First off, remember the law of conservation of matter; in chemical reactions, matter is neither created nor destroyed. Therefore, every atom of every element on the left side of the arrow has to appear on the right side, with all their protons and neutrons intact. No strictly chemical reaction will cause a carbon to become a nitrogen by gaining a proton.

What can change in a reaction is the number of electrons each atom "owns". For that, remember the concept of valence shells; the number of electrons in the outermost "shell" of its orbitals. Most elements do not have a stable valence shell, and so will want to react in ways that increase their stability. For elements not in the "transition metal" groups, this is pretty straightforward; elements to the left of the transition metals generally want to lose electrons to empty their valence shell (acquiring the stable configuration of the next lightest noble gas), while elements to the right of the transition metals want to share or gain electrons to fill their valence shell, acquiring the configuration of the next heaviest noble gas. The transition metals are "stable" in various valence configurations based on their more complex d-orbital valence structure (the s and p orbitals exposed by the first two and last six columns of the table are more predictable).

When atoms outright gain or lose electrons, they become ions, and gain a charge based on the difference between the protons and electrons in their configuration. When they gain them, they become negative anions, and then they lose them, positive cations. Cations are then attracted to anions, and these charges must balance; a +2 cation such as Mg2+ or Ca2+ requires one -2 anion (carbonate, sulfate, hydrogen-phosphate) or two -1 anions (chloride, fluoride, bicarbonate).

The alkali metals, in the 1 and 2 groups, usually want to lose their one or two valence electrons; the heavier the alkali metal, the more the atom wants to lose the electrons, with cesium being the most reactive alkali metal that has a non-radioactive isotope. The elements in the halogen group (fluorine, chlorine, bromine, iodine) like to gain electrons, especially from the alkalis. The lighter the compound, the more it wants to gain an electron, with fluorine being the most aggressive electron receptor in the table (to the point where it will try to take electrons from other elements that don't want to give them up, like other halogens and noble gases).
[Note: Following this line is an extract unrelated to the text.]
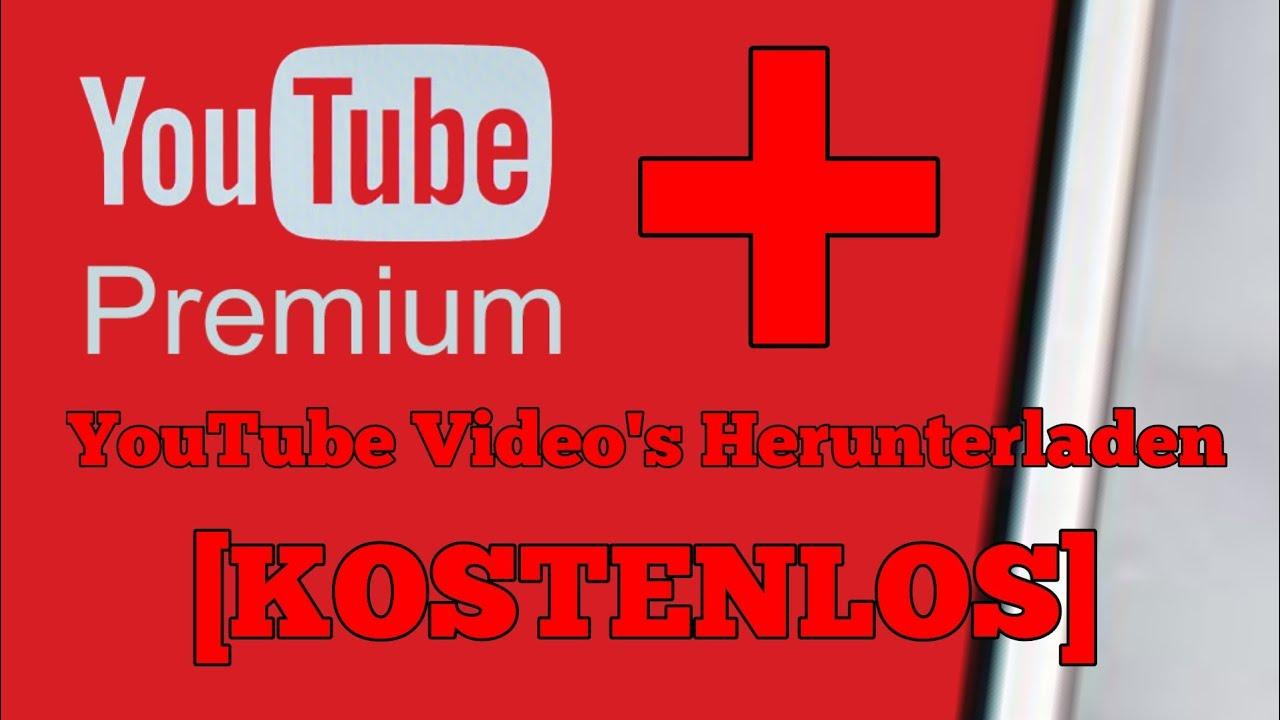 Youtube Videos Kostenlos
Columns between the halogens and transition metals (from left to right, the boron group or triels, the carbon group or tetragens, nitrogen group or pnictogens, and oxygen group or chalcogens) are more of the "sharing" type; they'll take electrons outright from the alkalis, and if they really have to they'll give them up to a halogen like fluorine or chlorine, but they prefer a "give-and-take" relationship, and form shared-orbital "covalent bonds" with most other elements of these groups and with the transition metals. How strong these bonds are depend on what elements are being bonded and how many electrons each is sharing with its neighbor. A double or triple bond is very strong, while certain other combinations are strong for other reasons (bonds between carbon and the "Big 3" highly electronegative elements, namely oxygen, fluorine and chlorine, are commonly very strong). You can compute a balanced bond structure using valence electrons, much like calculating ionic charges; oxygen needs two valence electrons and so it will form no more than two bonds with other elements. When two atoms in these columns get together, expect to see a few multiple bonds; oxygen and nitrogen love forming double and triple bonds when they can, and carbon will oblige with these two and a few others, but typically prefers single bonds with other carbons and most other nonmetals (allowing it to form those long chains that create the backbone of life).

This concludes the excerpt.